Cleveland Brownholes – 9-4 * Wild Card
Brownholes started to trim the fat last year by moving on from some of his good/bad players, the boom or bust guys that have riddled his roster the last several seasons. Chris Johnson is gone in a trade to DB; and Miles Austin was cut from the 22 man roster. But frequent no-shows like CJ Spiller, Larry Fitzgerald, and Victor Cruz remain. The ‘Holes do have arguably the second or third best collection of WRs in the league, and of course there’s Aaron Rodgers who is a cinch for top 4 in total points. Those two groups will keep CB in the title hunt, but despite having about 15 of them on his roster, RB is a major question mark and CB knows it cuz if you noticed, he went RB with practically every pick at the draft. Still, anything less than a semi-final appearance would be a disappointment. He and Niks will scrap all season long (like two angry kittens) to see who can claw their way to the top of the Unitas Division heap.
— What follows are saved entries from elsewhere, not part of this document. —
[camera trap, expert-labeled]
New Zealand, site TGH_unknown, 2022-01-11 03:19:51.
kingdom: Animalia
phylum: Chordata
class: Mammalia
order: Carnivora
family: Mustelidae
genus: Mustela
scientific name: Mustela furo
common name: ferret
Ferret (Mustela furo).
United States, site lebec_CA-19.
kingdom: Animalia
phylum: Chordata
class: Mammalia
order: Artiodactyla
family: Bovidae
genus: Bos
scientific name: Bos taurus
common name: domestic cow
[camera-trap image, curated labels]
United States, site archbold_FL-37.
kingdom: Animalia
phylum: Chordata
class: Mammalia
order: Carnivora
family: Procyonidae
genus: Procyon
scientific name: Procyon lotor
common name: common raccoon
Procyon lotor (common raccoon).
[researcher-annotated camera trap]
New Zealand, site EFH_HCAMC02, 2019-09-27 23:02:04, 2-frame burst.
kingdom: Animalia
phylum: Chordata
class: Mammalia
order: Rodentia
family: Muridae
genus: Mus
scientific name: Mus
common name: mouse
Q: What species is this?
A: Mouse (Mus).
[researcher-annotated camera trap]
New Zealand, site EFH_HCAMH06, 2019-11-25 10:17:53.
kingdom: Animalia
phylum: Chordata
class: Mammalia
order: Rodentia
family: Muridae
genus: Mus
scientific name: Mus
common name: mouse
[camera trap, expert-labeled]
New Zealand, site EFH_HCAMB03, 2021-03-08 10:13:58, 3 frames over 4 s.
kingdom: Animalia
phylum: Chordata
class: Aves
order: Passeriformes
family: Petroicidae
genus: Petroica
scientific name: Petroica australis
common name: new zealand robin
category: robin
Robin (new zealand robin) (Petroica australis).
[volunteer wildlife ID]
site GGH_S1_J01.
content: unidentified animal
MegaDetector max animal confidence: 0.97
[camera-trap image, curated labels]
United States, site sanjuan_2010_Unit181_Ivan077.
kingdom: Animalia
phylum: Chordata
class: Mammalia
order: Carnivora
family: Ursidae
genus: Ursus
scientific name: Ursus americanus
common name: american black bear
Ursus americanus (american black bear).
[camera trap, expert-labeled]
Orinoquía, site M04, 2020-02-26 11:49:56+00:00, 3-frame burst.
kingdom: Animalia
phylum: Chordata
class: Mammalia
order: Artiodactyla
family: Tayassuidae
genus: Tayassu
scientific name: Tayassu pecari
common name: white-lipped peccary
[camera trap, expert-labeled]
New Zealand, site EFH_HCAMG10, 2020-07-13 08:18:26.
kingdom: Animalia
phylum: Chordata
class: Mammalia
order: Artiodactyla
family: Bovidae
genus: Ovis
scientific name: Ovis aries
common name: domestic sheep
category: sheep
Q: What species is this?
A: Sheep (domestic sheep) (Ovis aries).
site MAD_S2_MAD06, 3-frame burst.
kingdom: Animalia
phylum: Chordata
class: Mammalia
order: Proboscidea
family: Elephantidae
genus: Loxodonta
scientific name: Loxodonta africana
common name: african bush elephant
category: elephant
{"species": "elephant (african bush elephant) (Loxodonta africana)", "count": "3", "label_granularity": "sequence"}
Dough Boys – 6-7 * Wild Card
Dough Boys seem to moving parallel in their roster moves and acquisitions. I’m not sure if this team knows whether they are a challenger or a rebuilding team. Whether this team will be as good as last year’s, the early returns are mixed. WR was a position of strength for the Douche Bags, but the position has been obviously downgraded this year after trading away AJ Green; Eric Decker moved to the Jets; and Marvin Jones was shockingly given his walking papers. DB did pull off a coup landing Mike Evans in draft. Evans inexplicably fell to pick #7. But just as that pick is worth celebrating, DB made a rookie mistake by failing to draft Zac Stacy handcuff and future starter Tre Mason with his second round pick, instead throwing the pick away on Jimmy Garroppolo, a player destined to become either quick waiver fodder or a roster space eater for years to come. DB does have LeSean McCoy and a strong DEF in the Carolina Panthers to remain a weekly threat, but it’ll take some convincing for me to believe this is anything better than a .500 team.

Mullstaches – 5-8
Peyton Manning will again torture Buddies Select with his massively obscene passing numbers. The problem for Mullstaches, though, is amphibious, for Knowshon Moreno is now a Dolphin, and one part of that buckin’ Bronco combo is gone. Mullstaches pulled off some nice picks at the draft party, netting himself some future contributors, but outside of Manning, the present is not quite as bright. RB and WR are both middling and lack depth. Unfortunately for everyone else, the Mullstaches still cannot be counted out as long as Peyton’s alive. Dude already has no arm. He’s doing it on a mental level never before seen in football. If he stays healthy he could pull a George Blanda and play til he’s in his mid-40s.

Pinkies – 5-8
Put Peyton Manning on this roster and you’ve got a playoff team. But that is not the case for there’s no denying the short-term, full-on crisis at quarterback for this team. Prior to the draft, Pinkies had 4 quarterbacks that were either NFL backups, 3rd stringers or completely unrosterable. Laying the foundation for the future by selecting Johnny Fooseball with the 10th pick in the draft, the Pinkies will remain in rebuilding mode for the short-term, even if they can find a decent stop gap QB in free agency or via trade. Though fairly solid at RB, the Pinkies are left wanting at the WR position…not an auspicious outlook for modern fantasy football. Nevertheless, this team is primed to wheel and deal, so look for the Pinkies to compete well above their talent level with a hungry owner looking to get his first taste of the postseason since 2011.